There is perhaps no more famous legal truism than the phrase that ignorance of the law is no excuse. Yet, it is simply not always true. For example, in prosecutions under the federal law requiring disclosure of firearms in baggage checked on a commercial flight, the government must prove the violation was willful, which courts have defined as being aware of a law but nevertheless purposefully violating it.

Even more importantly, ignorance of a fact, as opposed to ignorance of the law, is a valid defense to nearly all criminal laws. For almost every crime other than speeding, it must be shown that the defendant knowingly engaged in the illegal conduct, or at least was reckless or grossly negligent in not being aware of his conduct. The U.S. Supreme Court has held that the Constitution requires such a culpable state of mind as a component of due process.

In the closing days of Texas’ legislative session, there are several important policy areas – from zero tolerance to taxes – where the Legislature is confronting this question of criminal intent

First, the Legislature is debating reforms to the 1995 Safe Schools Act. Under this “zero tolerance” law, otherwise exemplary Texas students have been expelled to juvenile justice boot camps and referred to prosecutors. Their heinous crimes?

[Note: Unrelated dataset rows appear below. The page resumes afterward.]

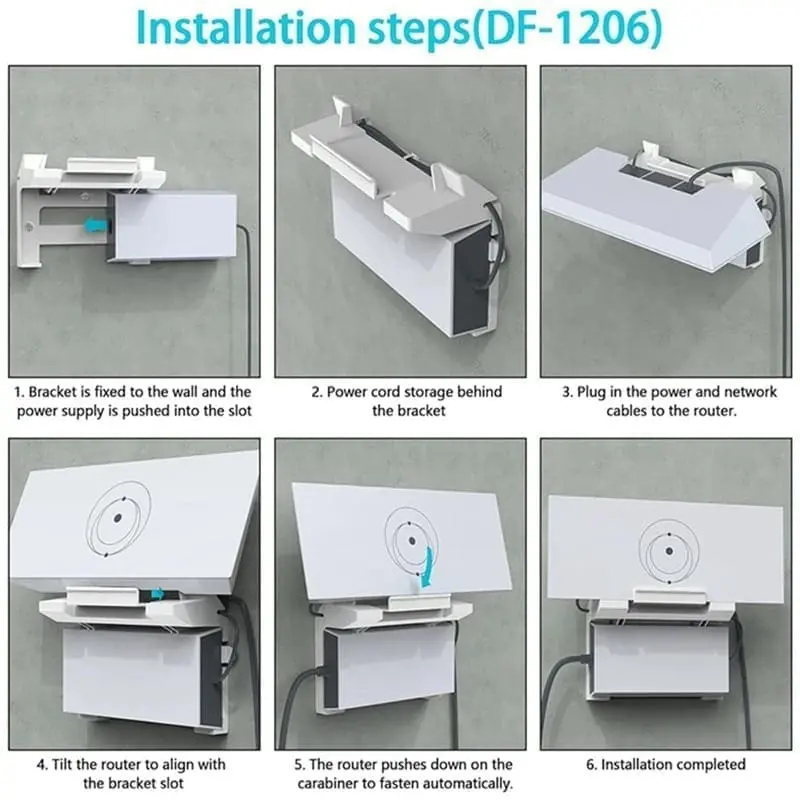 Installation steps(DF-1206)

1. Bracket is fixed to the wall and the power supply is pushed into the slot

2. Power cord storage behind the bracket

3. Plug in the power and network cables to the router.

4. Tilt the router to align with the bracket slot

5. The router pushes down on the carabiner to fasten automatically.

6. Installation completed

Unknowingly bringing a pocket knife to school that was left in a jacket from a weekend hunting trip, or taking Celebrex at lunch to relieve pain from a broken knee, are just two examples.

House Bill 603 by Rep. Rob Eissler clarifies that school officials may consider the intent of the student, if any, before using expulsion for such infractions. House Bill 603 passed the House and awaits action in the Senate.

Additionally, House Bill 1688 by Rep. Harold Dutton, which the House has also sent to the Senate, would rein in criminal prosecutions in such zero tolerance cases by repealing the state law automatically making these and other school disciplinary violations a crime, even if they do not run afoul of any state or local criminal law.

Legislators are also considering whether to require a “culpable mental state” before cities enforce their public nuisance laws against unwitting businesses. House Bill 1690 by Rep. Terry Keel comes in response to complaints that the City of Dallas has abused its public nuisance law, under which it may fine the property owner $500 for each day the nuisance exists and even place a lien on the property.

Although the law has historically been used to shut down brothels, Dallas is utilizing it to extract revenue from ordinary businesses located in high-crime areas. For example, a carwash in a low-income neighborhood was targeted, even though those running it had nothing to do with criminal activity.

One hotel owner testified before the House Civil Practices Committee that Dallas police officers told him his problems with the nuisance abatement law would “go away” if the hotel owner were to hire off-duty police officers, rather than a private security company, and suggested that his business contribute to an elected official’s “birthday fund.”

Keel’s bill would change the standard for conviction from “knowingly maintaining” a place where crime occurs to “knowingly tolerating criminal activity.” Second, it provides that police calls and other affirmative steps taken by property owners to combat crime cannot be used against them in court. Despite opposition from Dallas Mayor Laura Miller, the bill passed the House and is before the Senate.

Legislators are also considering whether to incarcerate directors and employees of businesses for deducting the controversial new payroll tax from an employee’s wages. House Bill 3 creates this backdoor income tax and makes its deduction a Class A misdemeanor, an offense punishable by a maximum of one year in jail.

There is no state of mind requirement specified so a court could conclude the Legislature intended to create a rare strict criminal liability offense. As a result, rank-and-file employees in payroll departments could be jailed for making an honest computation error. Also, if the tax forces businesses to cancel or slow planned increases in wages, a court may find that this constitutes a deduction. As this bill already contains civil fines, the criminal penalty is unnecessary.

Criminal law should only be invoked when someone’s conduct is truly blameworthy. One reason to use criminal law sparingly is that criminal convictions other than traffic offenses can impose a lifelong barrier to obtaining a job or housing. The Legislature should keep in mind the true meaning of crime and rely on civil fines, school discipline, and revocation of state licenses and permits to deter innocent mistakes.

Marc A. Levin, Esq. is the director of the Center for Effective Justice at the Texas Public Policy Foundation, a non-profit research institute based in Austin (www.texaspolicy.com).